[PAGE EXCERPT — start]

Assay Depot’s pharma prospects were initially very suspicious about the cloud, says Petersen. “There was some pushback! We got them to use it by telling them we’d give them their own server in the cloud behind the firewall. We host [private] marketplaces on Amazon EC2, each hosted on its own set of servers in a security group. Often in the past, when we used to say EC2 they’d get worried; now they say, check, we’ve already audited them.”

Petersen enthusiastically endorsed Opscode’s Chef. “It is how we do the automated provisioning of our server. I can’t stress enough how important it’s been to automate the infrastructure… The cloud has blurred the line between operations and software development, which really helps a startup. Since Amazon has taken that hardware and turned it into software, that line has really blurred.”  K.D.

 

Appistry's Fabric Computing    

Appistry (the name derives from the phrase “Application Artistry”) offers a variety of cloud computing offerings in life sciences and bioinformatics. Michael Groner, co-founder and chief architect, said the company’s mission came from the belief that engineers “spend too much time building in scale management adaptability into our software, more than the value add we want to build in. That seemed wrong.”

[PAGE EXCERPT — finish]
[EXTRACTED ENTRIES — start]

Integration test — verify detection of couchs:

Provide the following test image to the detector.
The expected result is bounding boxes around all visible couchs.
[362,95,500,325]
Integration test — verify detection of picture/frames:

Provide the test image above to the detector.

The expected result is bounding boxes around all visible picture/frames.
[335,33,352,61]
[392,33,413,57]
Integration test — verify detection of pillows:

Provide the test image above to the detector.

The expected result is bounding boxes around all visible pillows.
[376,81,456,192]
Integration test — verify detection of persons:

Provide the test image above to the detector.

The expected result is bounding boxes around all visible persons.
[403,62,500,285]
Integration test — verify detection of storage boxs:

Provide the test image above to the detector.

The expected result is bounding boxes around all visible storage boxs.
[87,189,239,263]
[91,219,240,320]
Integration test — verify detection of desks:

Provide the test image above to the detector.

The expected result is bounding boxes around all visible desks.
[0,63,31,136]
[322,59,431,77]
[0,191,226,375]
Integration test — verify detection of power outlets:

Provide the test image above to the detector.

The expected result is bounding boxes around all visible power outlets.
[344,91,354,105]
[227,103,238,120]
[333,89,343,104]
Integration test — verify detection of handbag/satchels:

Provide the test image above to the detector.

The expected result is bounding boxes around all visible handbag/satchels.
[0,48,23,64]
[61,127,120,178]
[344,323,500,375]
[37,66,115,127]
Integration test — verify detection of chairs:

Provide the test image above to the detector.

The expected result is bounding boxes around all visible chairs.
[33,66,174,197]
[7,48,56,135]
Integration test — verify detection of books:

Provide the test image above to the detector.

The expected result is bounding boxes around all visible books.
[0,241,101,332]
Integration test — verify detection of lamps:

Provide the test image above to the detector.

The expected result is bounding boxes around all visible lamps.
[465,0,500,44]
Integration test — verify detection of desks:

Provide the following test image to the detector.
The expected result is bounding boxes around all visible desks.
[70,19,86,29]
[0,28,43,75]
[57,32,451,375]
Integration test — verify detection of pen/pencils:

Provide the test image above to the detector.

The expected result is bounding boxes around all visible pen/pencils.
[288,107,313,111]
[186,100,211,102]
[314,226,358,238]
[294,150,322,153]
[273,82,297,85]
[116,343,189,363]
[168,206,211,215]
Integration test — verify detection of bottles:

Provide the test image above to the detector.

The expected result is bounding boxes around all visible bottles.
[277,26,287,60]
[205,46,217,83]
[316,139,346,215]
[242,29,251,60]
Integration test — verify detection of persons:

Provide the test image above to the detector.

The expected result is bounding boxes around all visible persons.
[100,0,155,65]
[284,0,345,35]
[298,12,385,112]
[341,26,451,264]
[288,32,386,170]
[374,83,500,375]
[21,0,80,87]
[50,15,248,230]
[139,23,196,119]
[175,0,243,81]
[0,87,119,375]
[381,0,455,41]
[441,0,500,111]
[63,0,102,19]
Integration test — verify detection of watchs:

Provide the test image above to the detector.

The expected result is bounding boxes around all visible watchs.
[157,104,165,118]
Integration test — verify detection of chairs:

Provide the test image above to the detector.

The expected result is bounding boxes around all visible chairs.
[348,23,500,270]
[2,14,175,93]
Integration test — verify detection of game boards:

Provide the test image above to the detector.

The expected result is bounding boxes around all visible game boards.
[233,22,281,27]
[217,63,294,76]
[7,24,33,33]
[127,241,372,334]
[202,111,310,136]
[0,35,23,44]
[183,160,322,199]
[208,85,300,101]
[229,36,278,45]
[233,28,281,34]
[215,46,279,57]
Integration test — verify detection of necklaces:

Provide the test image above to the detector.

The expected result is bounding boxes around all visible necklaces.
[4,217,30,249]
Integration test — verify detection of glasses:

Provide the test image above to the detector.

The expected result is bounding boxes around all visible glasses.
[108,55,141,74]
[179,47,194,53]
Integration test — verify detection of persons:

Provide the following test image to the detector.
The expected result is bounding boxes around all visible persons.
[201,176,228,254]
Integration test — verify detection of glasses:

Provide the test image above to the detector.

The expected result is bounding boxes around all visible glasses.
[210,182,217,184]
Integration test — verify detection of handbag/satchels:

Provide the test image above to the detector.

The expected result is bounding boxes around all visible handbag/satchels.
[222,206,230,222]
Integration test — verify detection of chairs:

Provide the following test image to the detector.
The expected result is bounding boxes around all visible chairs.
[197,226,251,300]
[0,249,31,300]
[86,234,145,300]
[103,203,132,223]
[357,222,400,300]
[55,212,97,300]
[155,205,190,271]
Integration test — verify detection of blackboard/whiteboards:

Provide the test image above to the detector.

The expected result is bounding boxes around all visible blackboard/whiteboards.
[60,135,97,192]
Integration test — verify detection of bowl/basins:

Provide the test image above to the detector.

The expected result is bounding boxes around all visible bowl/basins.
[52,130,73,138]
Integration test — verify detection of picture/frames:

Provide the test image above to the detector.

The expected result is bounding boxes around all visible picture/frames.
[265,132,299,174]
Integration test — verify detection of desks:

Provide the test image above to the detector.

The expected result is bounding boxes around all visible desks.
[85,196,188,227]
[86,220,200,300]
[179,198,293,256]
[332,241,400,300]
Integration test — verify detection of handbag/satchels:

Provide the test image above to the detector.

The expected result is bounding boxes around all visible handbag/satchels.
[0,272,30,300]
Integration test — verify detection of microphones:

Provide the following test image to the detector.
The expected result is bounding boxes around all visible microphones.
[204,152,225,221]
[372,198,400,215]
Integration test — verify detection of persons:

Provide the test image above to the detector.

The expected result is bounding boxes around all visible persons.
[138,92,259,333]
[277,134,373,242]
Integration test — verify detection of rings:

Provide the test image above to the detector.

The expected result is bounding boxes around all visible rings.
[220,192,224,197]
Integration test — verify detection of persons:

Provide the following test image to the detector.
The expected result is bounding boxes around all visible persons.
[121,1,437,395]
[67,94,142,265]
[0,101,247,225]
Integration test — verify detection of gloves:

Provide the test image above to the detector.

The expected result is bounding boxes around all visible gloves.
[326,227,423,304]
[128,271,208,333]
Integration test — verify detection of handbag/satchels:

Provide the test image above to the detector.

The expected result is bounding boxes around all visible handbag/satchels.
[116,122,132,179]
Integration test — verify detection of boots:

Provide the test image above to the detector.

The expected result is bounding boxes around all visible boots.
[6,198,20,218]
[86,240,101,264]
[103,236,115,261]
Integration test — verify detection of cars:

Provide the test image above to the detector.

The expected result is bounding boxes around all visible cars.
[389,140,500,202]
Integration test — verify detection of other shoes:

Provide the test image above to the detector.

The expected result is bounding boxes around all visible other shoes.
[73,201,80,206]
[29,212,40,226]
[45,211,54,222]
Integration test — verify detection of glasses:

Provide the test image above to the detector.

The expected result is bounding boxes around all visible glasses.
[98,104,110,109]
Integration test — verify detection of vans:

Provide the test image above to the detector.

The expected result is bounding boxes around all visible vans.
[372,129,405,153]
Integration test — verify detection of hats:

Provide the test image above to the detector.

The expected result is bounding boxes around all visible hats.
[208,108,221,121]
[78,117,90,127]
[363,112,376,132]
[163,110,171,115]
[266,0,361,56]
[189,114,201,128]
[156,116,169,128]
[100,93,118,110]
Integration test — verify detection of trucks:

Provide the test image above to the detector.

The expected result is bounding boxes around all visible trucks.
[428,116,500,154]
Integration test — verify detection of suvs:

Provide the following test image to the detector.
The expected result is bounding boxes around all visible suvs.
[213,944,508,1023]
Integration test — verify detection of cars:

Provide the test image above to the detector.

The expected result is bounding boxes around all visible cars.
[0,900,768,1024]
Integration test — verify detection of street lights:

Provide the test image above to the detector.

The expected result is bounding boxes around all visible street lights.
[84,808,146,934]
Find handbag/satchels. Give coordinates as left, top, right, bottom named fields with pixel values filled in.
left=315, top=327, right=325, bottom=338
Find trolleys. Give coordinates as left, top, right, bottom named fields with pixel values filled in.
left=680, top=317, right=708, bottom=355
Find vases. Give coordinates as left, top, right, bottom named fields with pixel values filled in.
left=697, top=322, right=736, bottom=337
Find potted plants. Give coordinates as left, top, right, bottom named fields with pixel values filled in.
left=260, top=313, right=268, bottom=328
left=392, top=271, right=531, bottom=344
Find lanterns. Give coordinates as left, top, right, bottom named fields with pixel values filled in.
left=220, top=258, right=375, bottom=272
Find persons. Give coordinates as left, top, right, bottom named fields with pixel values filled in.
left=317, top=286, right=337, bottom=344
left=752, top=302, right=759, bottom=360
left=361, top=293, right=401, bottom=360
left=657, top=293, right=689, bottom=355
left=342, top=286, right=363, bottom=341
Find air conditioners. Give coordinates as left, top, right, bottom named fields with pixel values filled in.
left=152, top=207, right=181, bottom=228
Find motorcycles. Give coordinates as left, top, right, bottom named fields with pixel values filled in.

[EXTRACTED ENTRIES — finish]

_WORK TASK_
Resume the excerpt on cloud computing in the life sciences, starting right after its last sentence about Appistry's mission.

_RESPONSE BELOW_
Groner says his co-founder, Bob Lazzano, recognized the value of linking cheap computers via software back in 2000. “He had insight that predicted cloud computing seven years before it took off!” says Groner. He called it “fabric computing,” the idea being that Appistry hides hardware beneath the fabric so that it looks like a single computational entity. “We recognize that our favorite phrase lost,” says Groner, not sounding too worried.

That sounds a bit like Al Gore inventing the Internet, but Appistry offers a software tier that ties machines together. “It makes multiple machines act as one, and hides the failures/details from you, so you can have your machines adapt, scale, and modify to your environment, and you can focus on the value of your application,” says Groner.

Appistry is harnessing its experience in clouds, high-performance computing and analytics—FedEx is one of its biggest customers—with its new life sciences offering called Ayrris Bio. Appistry offers its own public service based on its cloud on a per usage basis, including exome, RNA-seq and whole-genome analysis.

 “We have everything set up and ready to go right now,” says Groner. “Give us your files; we’re ready.” As for data delivery, Appistry is getting hooked up on Internet 2, but hard drive delivery works well. Groner says the company is offering “head-snapping prices” as low as $250/run and alignments for less than $1,000.

Groner ticks off several advantages of Appistry’s architecture. “We don’t rely on virtualization—our software is as close to the bare metal as possible (unlike Amazon and other public clouds).” But the one he stresses is the usage of computational storage, or as Groner puts it, “where we move work to the data.” Minimizing data movement is essential to solving Big Data analytics in less time, he says. “Our execution environment applies our HPC patterns on to existing, unmodified tools to execute subsets of the analytics on the ‘best’ machine possible,” which is often the machine holding the data to be processed.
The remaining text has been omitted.